It's a compiler issue. You're right that no matter what, you need
lexical pads as a feature in Parrot for...those cases where you need
lexical pads. But it's nice to have stuff that a compiler can optimize
away in a standard run, and maybe leave in place when running/compiling
a debug version--but that's a matter of the semantics of the language.
(And I'm less worried about the memory than I am about all of the
pushing and popping and by-name stores and lookups, which could
optimized away to just register usage.)
JEff
my $i is register;
I See A Great Need.
--
Chip Salzenberg - a.k.a. - <ch...@pobox.com>
"I don't really think it is a question of bright people and dumb
people, but rather people who can see the game they're playing and
those who can't." -- Joe Cosby
Except that makes things significantly sub-optimal in the face of
continuations, since registers aren't preserved...
Well... sorta. It's a specification issue.
*Not* having pads of some sort, whether they're dull, bog-simple
activation frames which're just arrays, or the more complex ordered
hash system we've gone with, makes continuations untenable. You need
a stable backing store, otherwise resuming a continuation's a dodgy
thing. (Though that's usually not too big a deal, as you've normally
saved registers at any spot where a continuation could be taken, so
the risks are minimized) It also makes up-call lexical peeking and
modification impossible. This is something Larry's specified Perl 6
code will be able to do.
That is, any routine should be able to inspect the environment of its
caller, and modify that environment, regardless of where the caller
came from. That means that you can't really optimize it away at
compile time, since you can't know at compiletime what your call path
is going to look like. (To a point. Leaf subs and methods can know,
if we stipulate that vtable methods are on their own, which is OK
with me)
>(And I'm less worried about the memory than I am about all of the
>pushing and popping and by-name stores and lookups, which could
>optimized away to just register usage.)
There shouldn't be much, if any, pushing and popping for stuff like
this, and access to lexical pads should be an O(1) operation.

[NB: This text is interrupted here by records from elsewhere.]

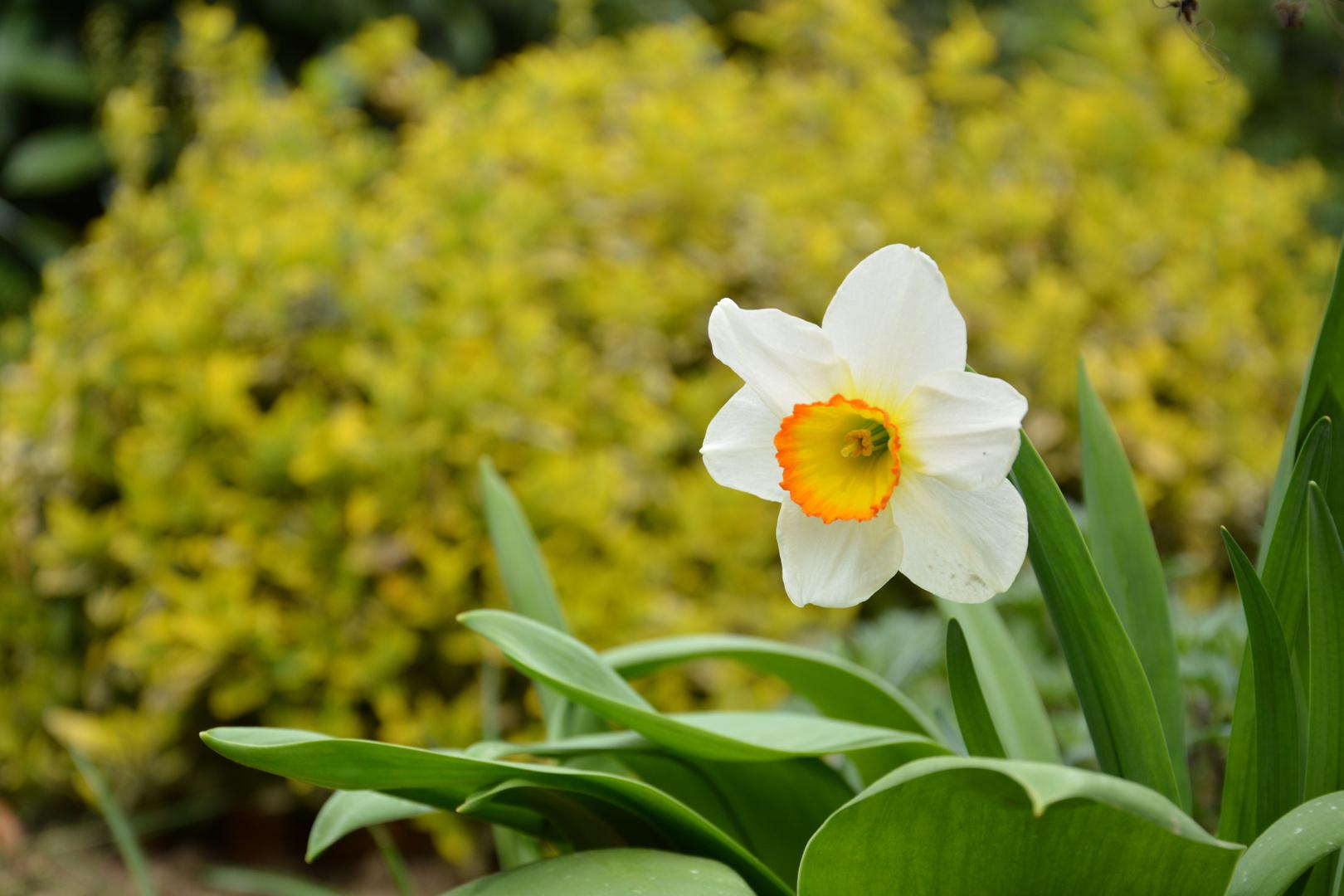 Ein bisschen Frühling
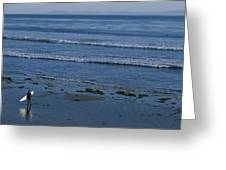 A Longboard Surfer Watches The Surf Greeting Card by Rich Reid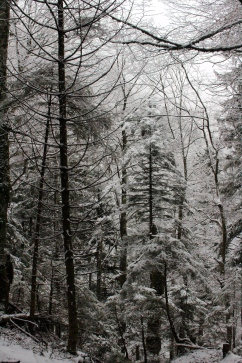 Snow covered Alpine forests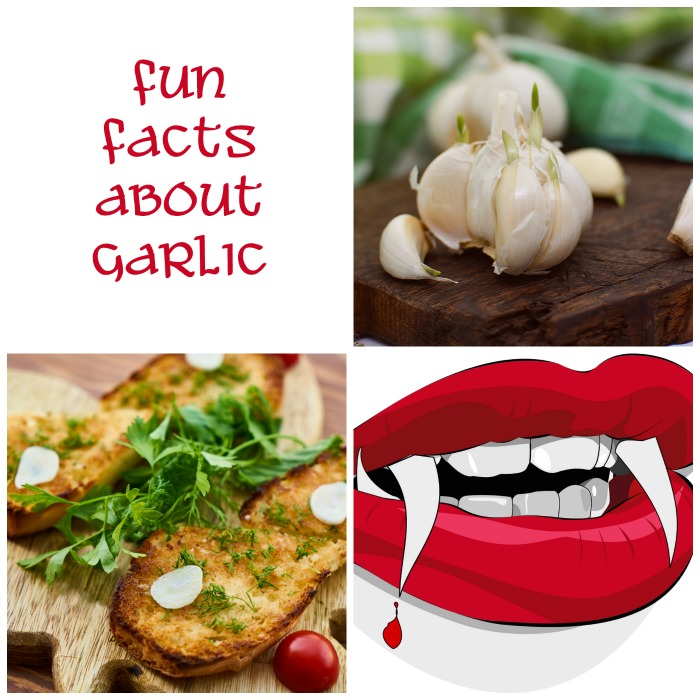 Set some interesting Garlic Fun Facts at Always The Holidays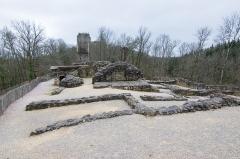 Ruines du château Chalusset - Ruines du Bas Castrum au château du Chalucet, Haute-Vienne, France.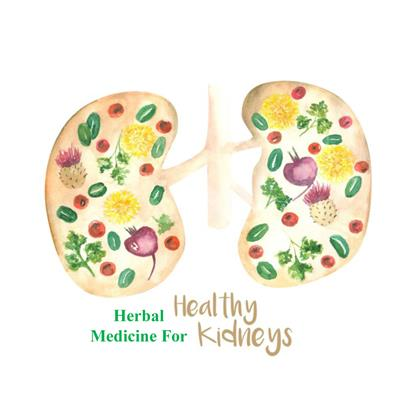 Applications Of Herbal Medicine To Control Chronic Kidney Disease Frontiers Research Topic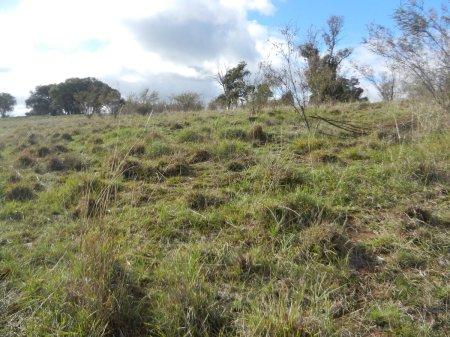 Tarcutta-grass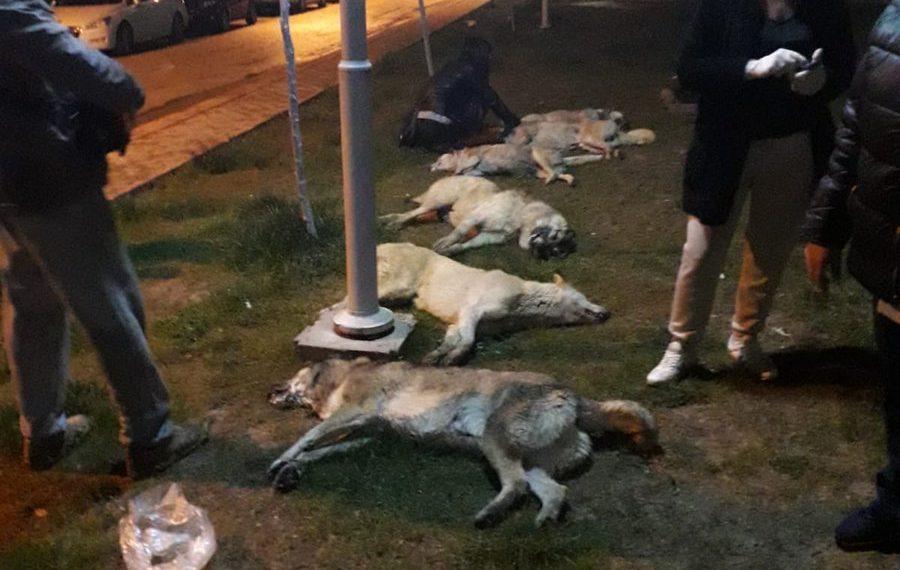 Türkiye bunu konuşuyor: 13 köpek zehirlenerek öldürüldü!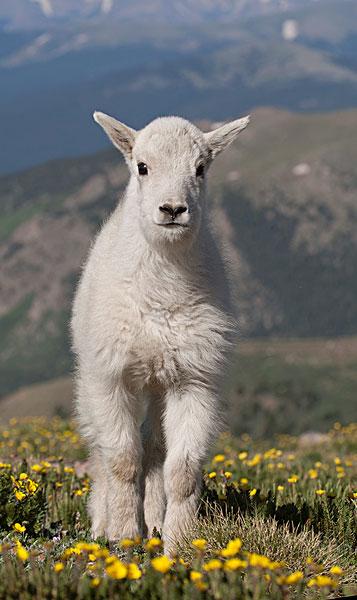 【看点】走进西部为民族文化担心的羊(赏析)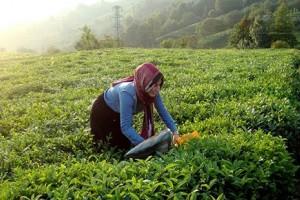 Organik Çay Alanları 5 Yılda 10 Kat Arttı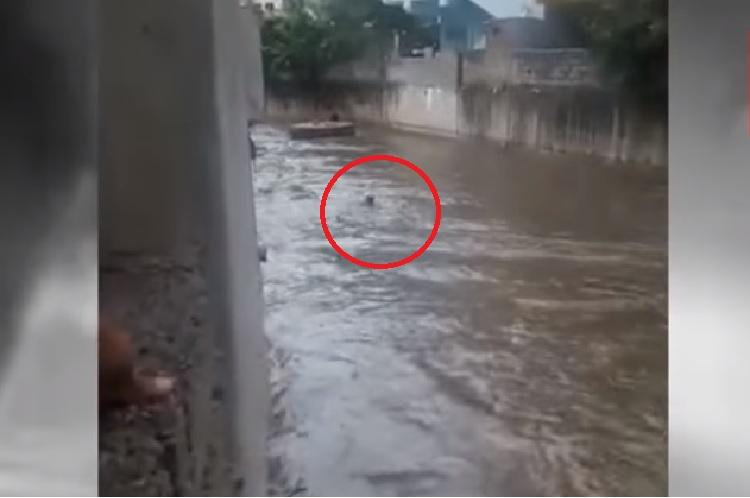 Video Man washed away in Hyderabad nala amidst heavy rain rescue attempts fail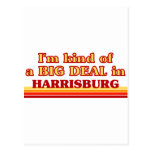 I am kind of a BIG DEAL in Harrisburg Postcard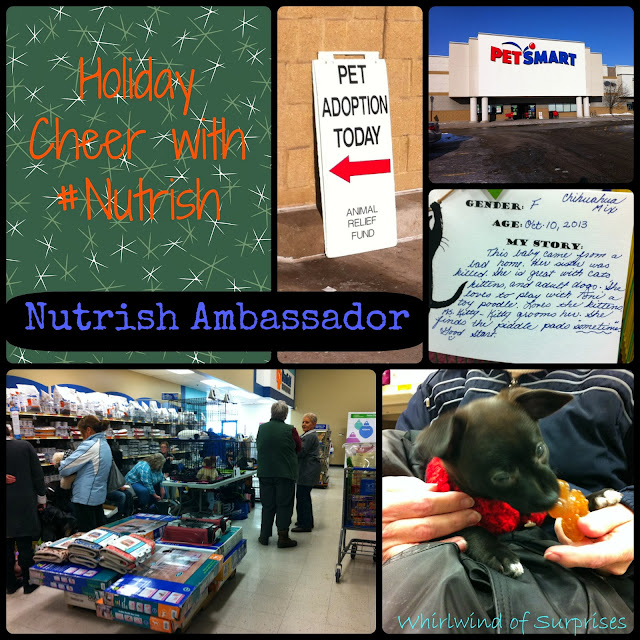 Spreading holiday cheer with adoption as a #Nutrish Ambassador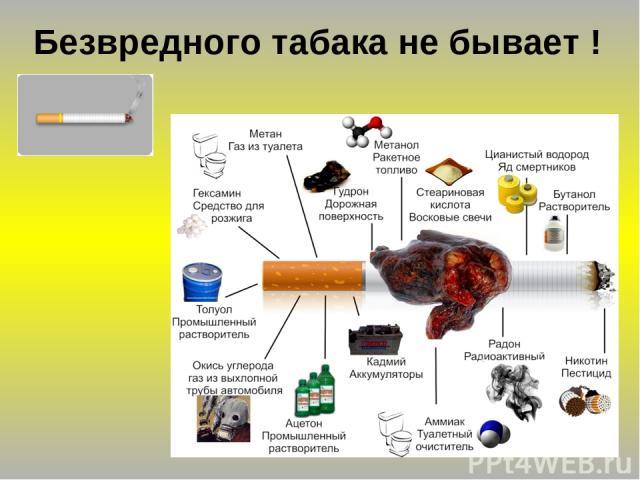 Безвредного табака не бывает !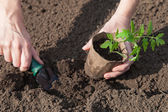 Planting tomatoes in the soil — Stock Photo
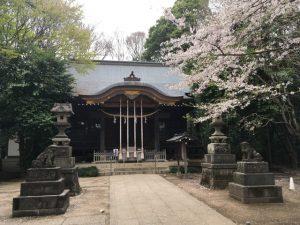 石神井氷川神社の桜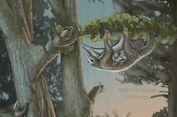 Fosil Langka Ungkap Spesies Zaman Dinosaurus yang Meluncur di Udara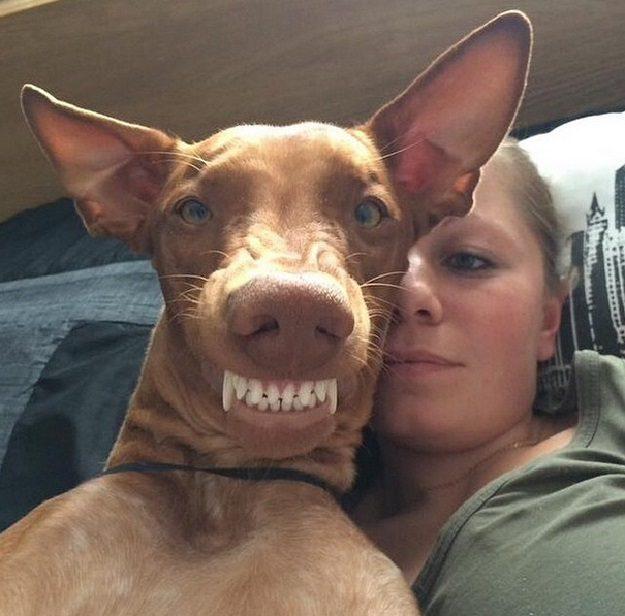 Почему собаки едят какашки. Копрофагия.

Remember, you know at compile time what lexical variables are in
scope which means if you have a data structure which can be accessed
by name and index (like, say, the OrderedHash PMC clas...) most, if
not all, of the access to lexicals will be by integer index. That
access is also likely to be a one-time deal -- since PMCs are all
dealt with by pointer you only need to fetch the pointer out of the
store (or put it in for a new PMC) once. It's unlikely that any sub
or method's going to find its runtime dominated by the time it takes
to store PMC pointers into an array... :)
Understood.
> Leaf subs and methods can know [their call paths], if we stipulate
> that vtable methods are on their own, which is OK with me.
So, given this sub and tied $*var:
sub getvar { my $i = rand; $*var }
the FETCH method implementing $*var might not be able to see $i?
Which implies that there may be no pad and $i could be in a register?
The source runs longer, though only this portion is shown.